Hay ciertamente algo de inquietante en esta presión ejercida sobre las masas para dejarse introducir en el torrente sanguíneo una sustancia desconocida sobre la que, en todo caso, corren muy acreditadas sospechas, a la par de numerosas denuncias hechas por profesionales que no dudan en exponer su carrera y su matrícula antes de ser cómplices de un posible crimen de proporciones inéditas. Hierve algo de tenebroso en esta deserción universal del logos para recaer en las formas más compulsivas del mythos. “Antes de que Grecia inventase el pensamiento técnico y científico, los hombres creían que la eficacia curativa de un remedio dependería de «quién» lo aplica (el mago, el chamán, el médico-sacerdote), de «cómo» se le aplica (el rito terapéutico) o de «dónde» es prescrito y aplicado (el lugar terapéutico). Administrado por otra persona, de otro modo o en otro lugar, el remedio carecería de «virtud» sanadora. Pues bien: superando resueltamente todas esas formas de la mentalidad mágica, los pensadores jónicos –y tras ellos los médicos hipocráticos- afirmarán para siempre que la eficacia de un fármaco no depende primariamente de ese «quién», ese «cómo» y ese «dónde», sino, ante todo, del «qué» del fármaco, de lo que él por sí mismo es, de las propiedades de su naturaleza” (Pedro Laín Entralgo, La empresa de ser hombre, Taurus, Madrid, 1958). Que hoy el «qué» del fármaco pueda ser alegremente ignorado en atención al principio de autoridad sacerdotal de los mass media y de la burocracia sanitaria, que las multitudes admitan ser arreadas a los modestos y fríos templos de los vacunatorios para cumplir con el rito de la segunda, tercera y pronto enésima dosis, grafica a suficiencia este camino en reverso -de la razón al mito- cumplido por una modernidad tardía que sólo parece querer apurar el tránsito histórico hacia una edad mejor dotada de sentido, incluso al precio de la inmolación colectiva.

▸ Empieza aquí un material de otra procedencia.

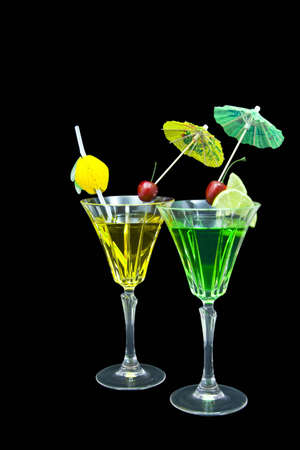 Two decorated cocktails isolated on black background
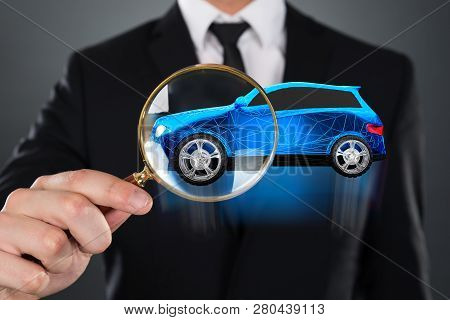 Blue Car With Polygonal Pattern Seen Through Businessperson Holding Magnifying Glass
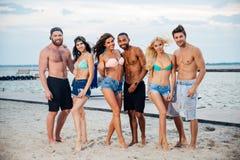 Groupe de jeunes amis heureux gais se tenant à la plage Images libres de droits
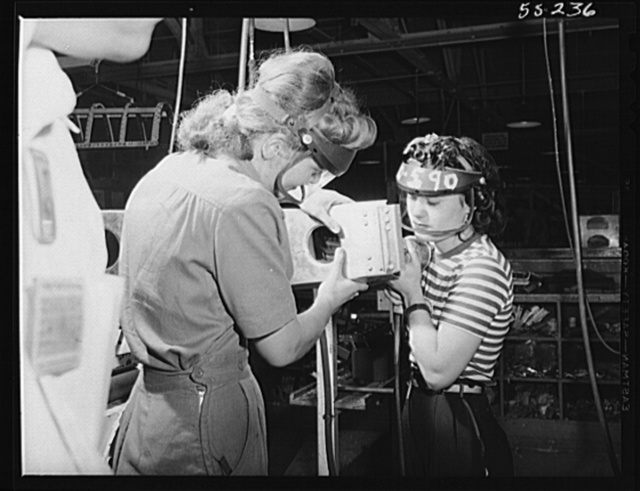 A section for the wing of a P-51 fighter is assembled by these two women employees at North American Aviation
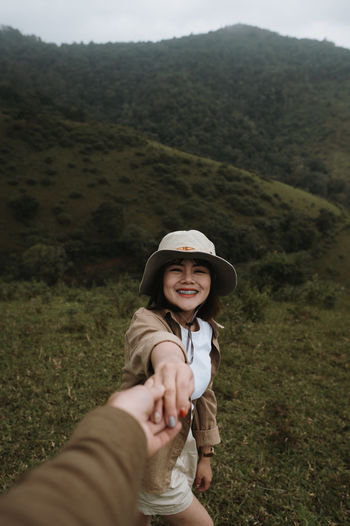Smiling woman holding cropped hand against mountain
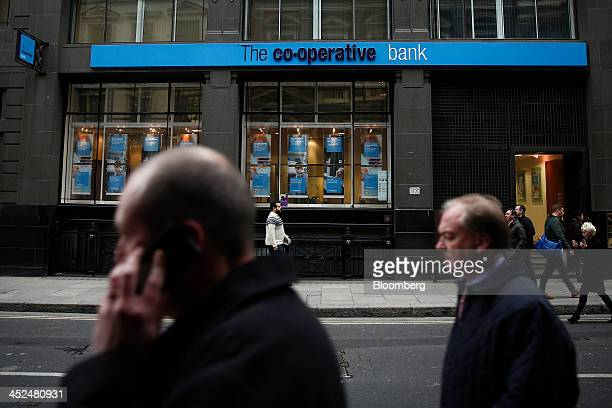 A pedestrian speaks on his mobile phone as he walks past a CoOperative Bank Plc bank branch in London UK on Friday Nov 29 2013 CoOperative Bank Plc...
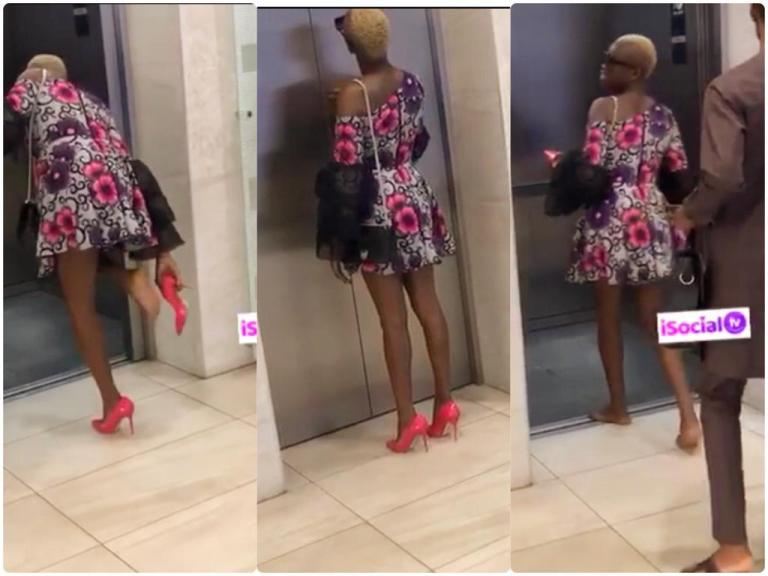 Photo of (Video) KNUST Student Caught Knocking Elevator Door and Removing Her High Heels Before Entering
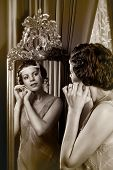 Stunning vintage 1920s woman looking in an antique mirror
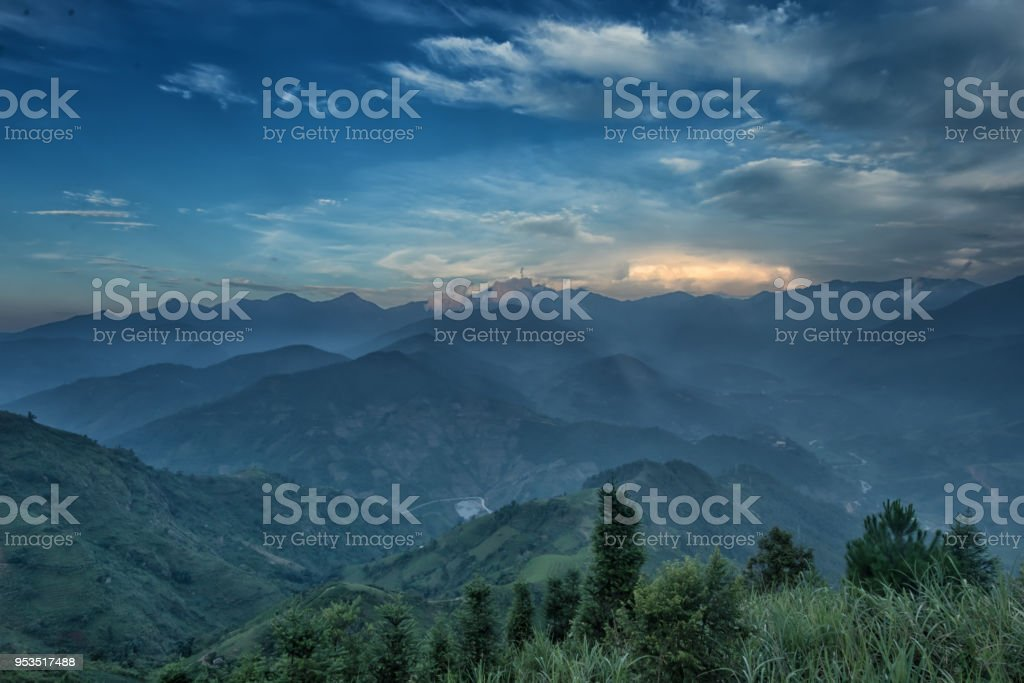 Misty mountains at dawn stock photo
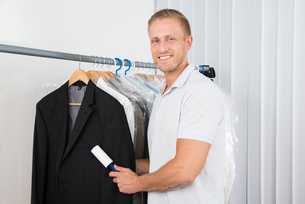 Man With Lint Roller In Clothes Storeの写真素材 [FYI00654075]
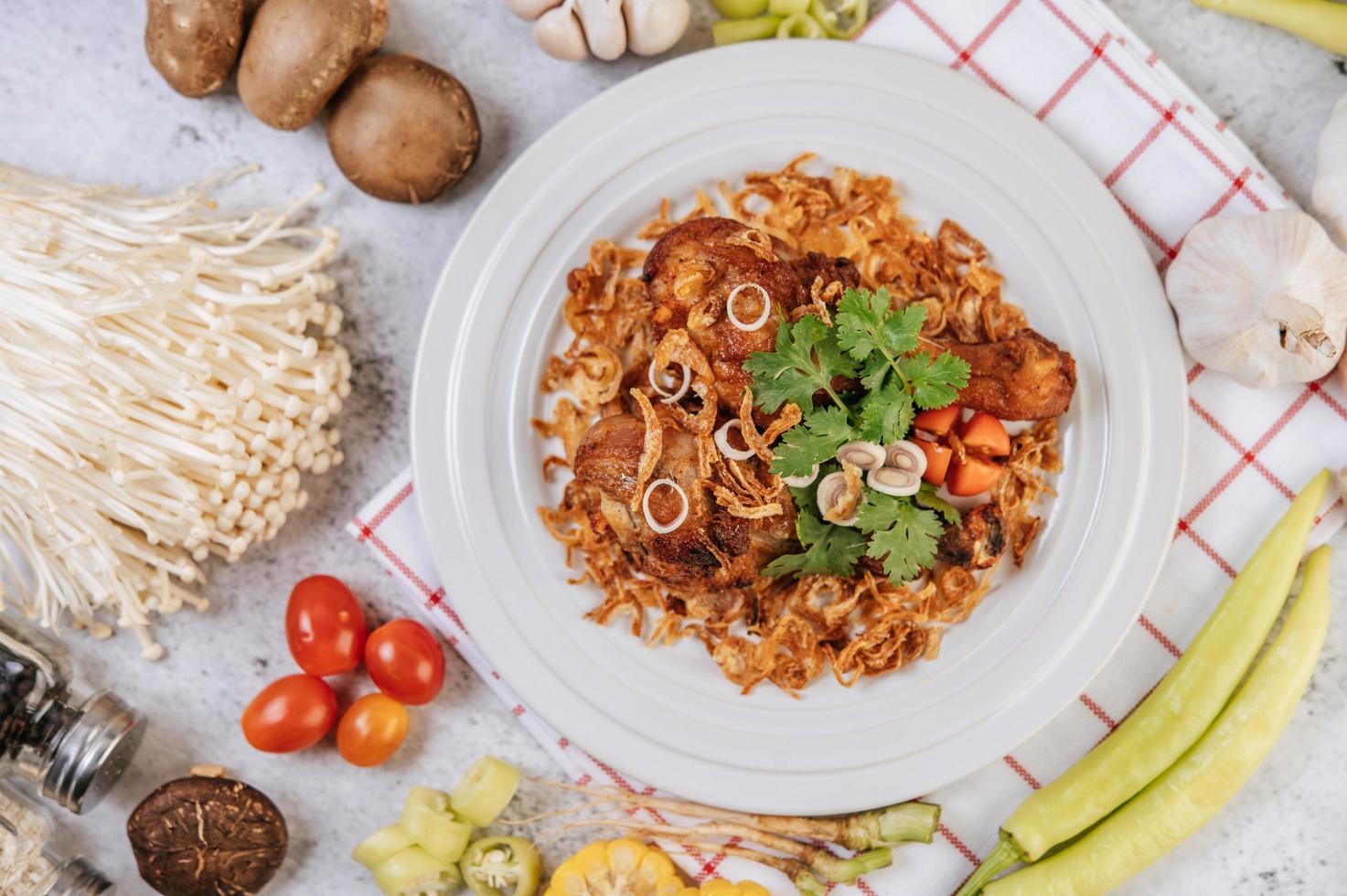 cuisses de poulet frites avec tomate, chili, oignon frit, laitue, maïs et champignon photo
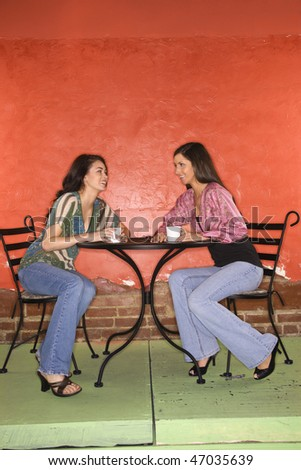 Two young adult women sitting in a cafe, having coffee and talking. Vertical shot.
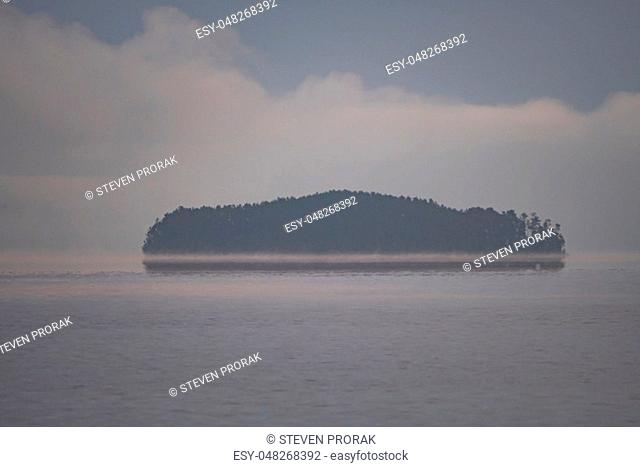 Island Appearing out of the Morning Fog on Saganaga Lake in Quetico Provincial Park in Ontario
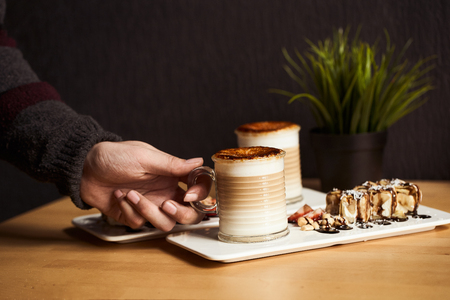 Mans hand hold cup of Hot latte with baked caramel crust and sweet roll with banana and strawberry on the wooden table in coffe-shop. Coffee concept.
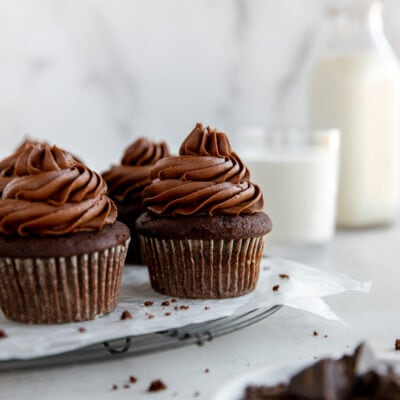 chocolate cupcake with chocolate frosting on wire rack with glass bottle of milk behind cupcakes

Monseñor Viganò lo dijo en una entrevista hace unos meses: «los dogmas de la religión sanitaria –a los que se reclama el asentimiento incondicional- son totalmente irracionales, irreflexivos e ilógicos; no hay adhesión a una verdad que trasciende a la razón sino a un dogma que la contradice». Lo que verifica, de paso, cumplida la descristianización de todo un mundo, el hosco inexorable absurdo al que conducen las supercherías del racionalismo, de la “ciencia” y del ”progreso”.

No era suficiente, por lo ya apuntado, en esta enrarecida sazón histórica, que un magnate de la informática como Bill Gates se sirviera destilar sus lecciones periódicas de medicina ante un auditorio mundial. Ahora hace lo propio el romano pontífice. Pero la farmacopea bergogliana sólo sirve para arrojar mayor descrédito sobre la colosal industria farmacéutica desde el mismo momento en que aquel que se abstiene a porfía de hablar de lo que le impone su oficio –zapatero a tus zapatos- y evita ofrecerle a un mundo desencaminado la doctrina de la gratia sanans sive medicinalis, se mete en cambio a ponderar las bondades del jeringazo de ARN mensajero -asunto que, a todas luces, excede su competencia. Si excluyéramos todo el contexto de rigor, recibiríamos sus ocurrencias como el fruto de la verbosidad de un hombre fatuo o como un posible indicio de demencia senil. Pero es imposible quitar ese contexto, por lo que en realidad debe atribuírseles una causa peor: las exhortaciones de Bergoglio son el aval que el tiránico poder globalista reclaFrancima de la autoridad religiosa pervertida y el obsequio que ésta se apresura a ofrecerle a ese monstruo pluricéfalo constituido por el poder financiero, las boticas multinacionales, los medios de masificación y la oligarquía política. Un connubio siniestro entre Leviatán y la religión siniestrada, aquella que, por constituirse en amiga del mundo, se hace enemiga de Dios.        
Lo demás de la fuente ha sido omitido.